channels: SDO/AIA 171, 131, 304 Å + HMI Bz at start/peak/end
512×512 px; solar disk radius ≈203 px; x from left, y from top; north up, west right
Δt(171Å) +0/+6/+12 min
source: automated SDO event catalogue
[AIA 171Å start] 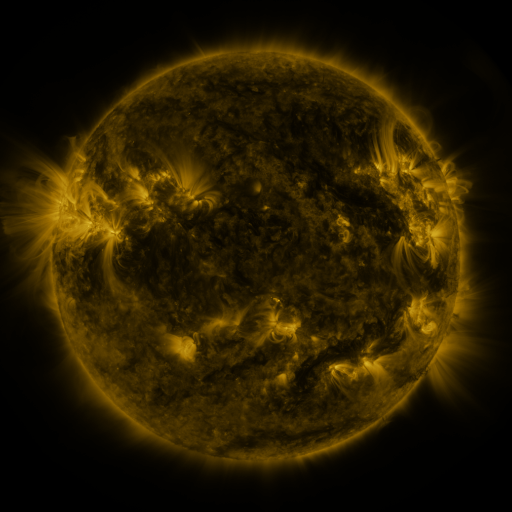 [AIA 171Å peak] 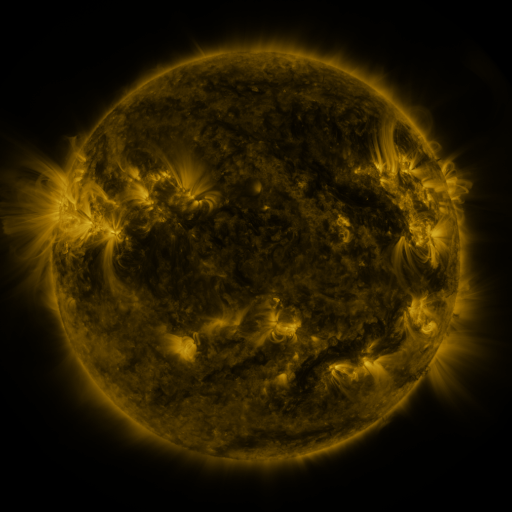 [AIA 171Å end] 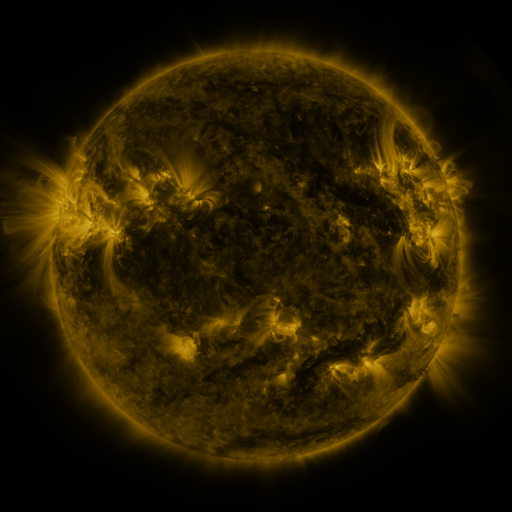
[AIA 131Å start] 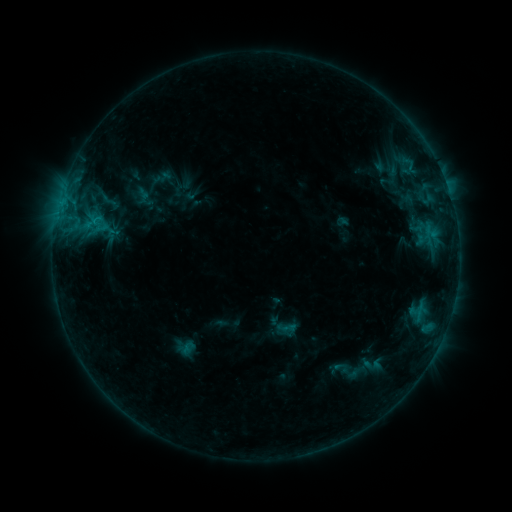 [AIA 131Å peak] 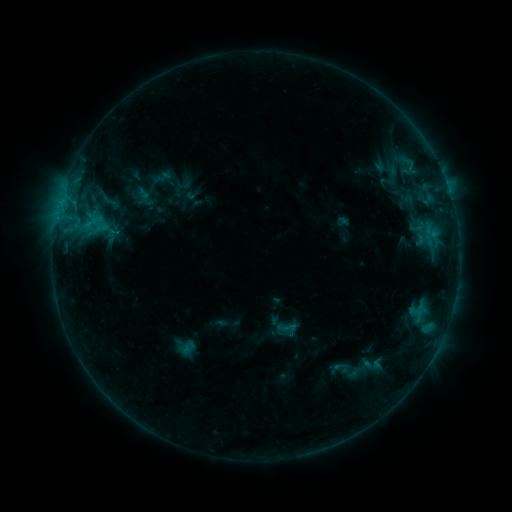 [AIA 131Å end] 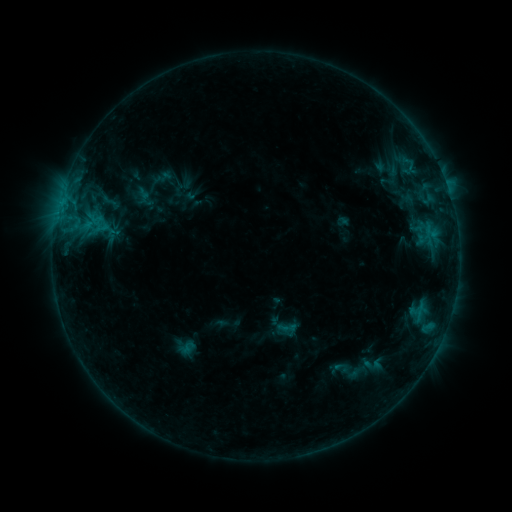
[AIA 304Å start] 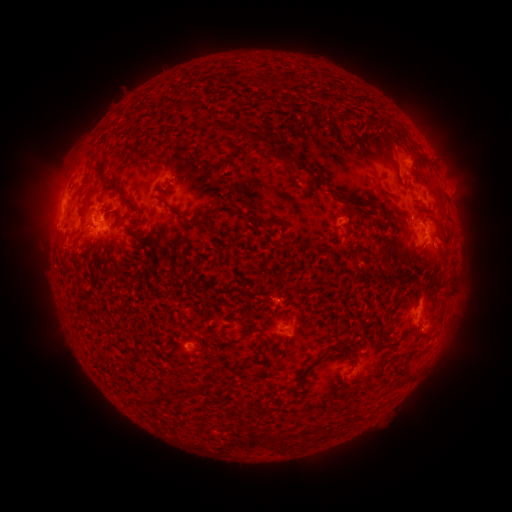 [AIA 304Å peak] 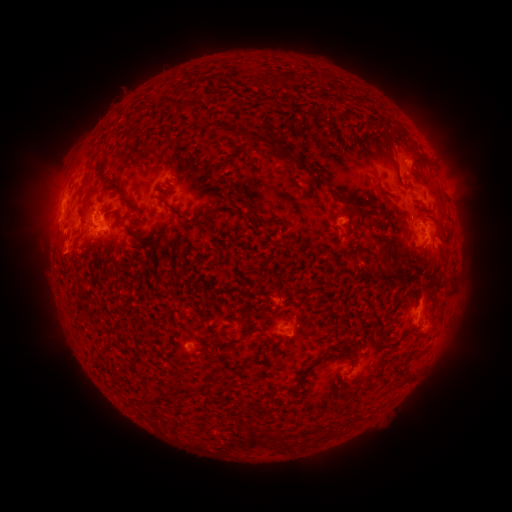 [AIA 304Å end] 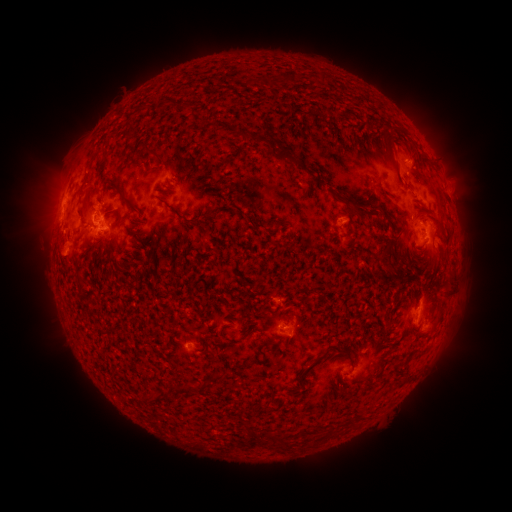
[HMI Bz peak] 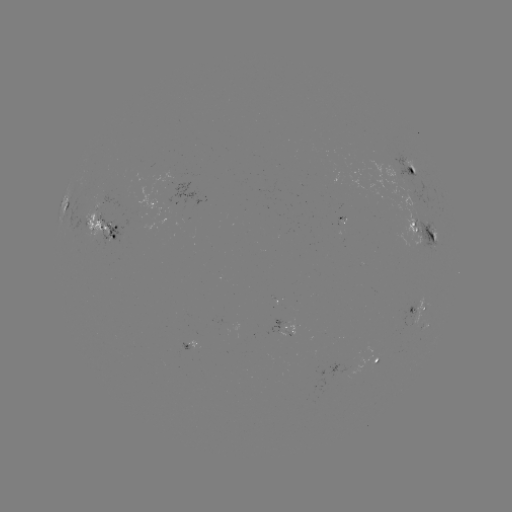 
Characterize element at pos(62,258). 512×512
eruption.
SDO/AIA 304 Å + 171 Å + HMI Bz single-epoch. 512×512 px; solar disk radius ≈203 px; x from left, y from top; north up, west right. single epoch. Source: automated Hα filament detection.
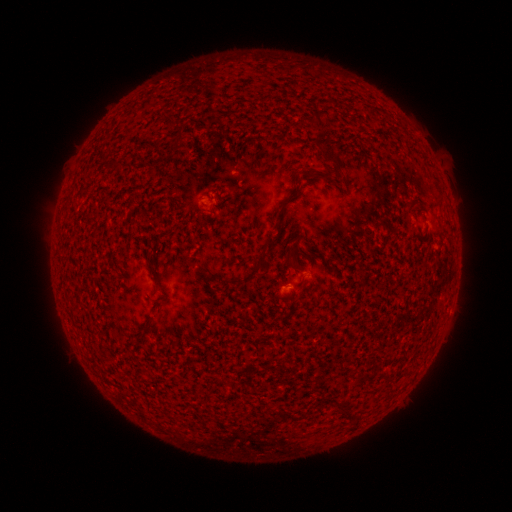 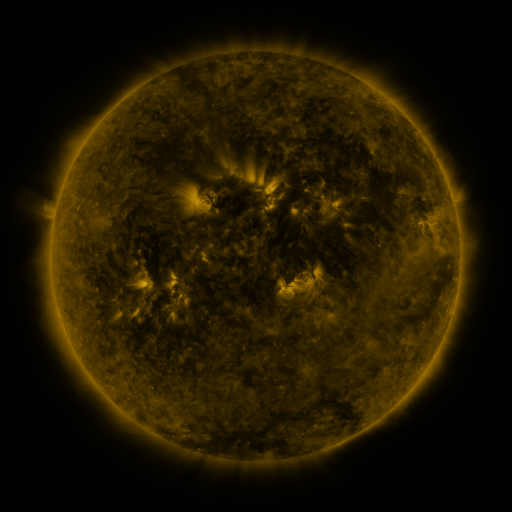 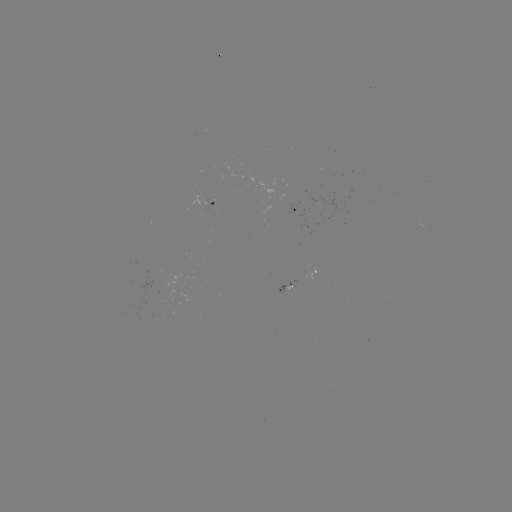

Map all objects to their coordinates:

* * * * *

Please collect every line of the records above that contains the word "disk" and copy each of those lines out unchanged.

512×512 px; solar disk radius ≈203 px; x from left, y from top; north up, west right
SDO/AIA 304 Å + 171 Å + HMI Bz single-epoch. 512×512 px; solar disk radius ≈203 px; x from left, y from top; north up, west right. single epoch. Source: automated Hα filament detection.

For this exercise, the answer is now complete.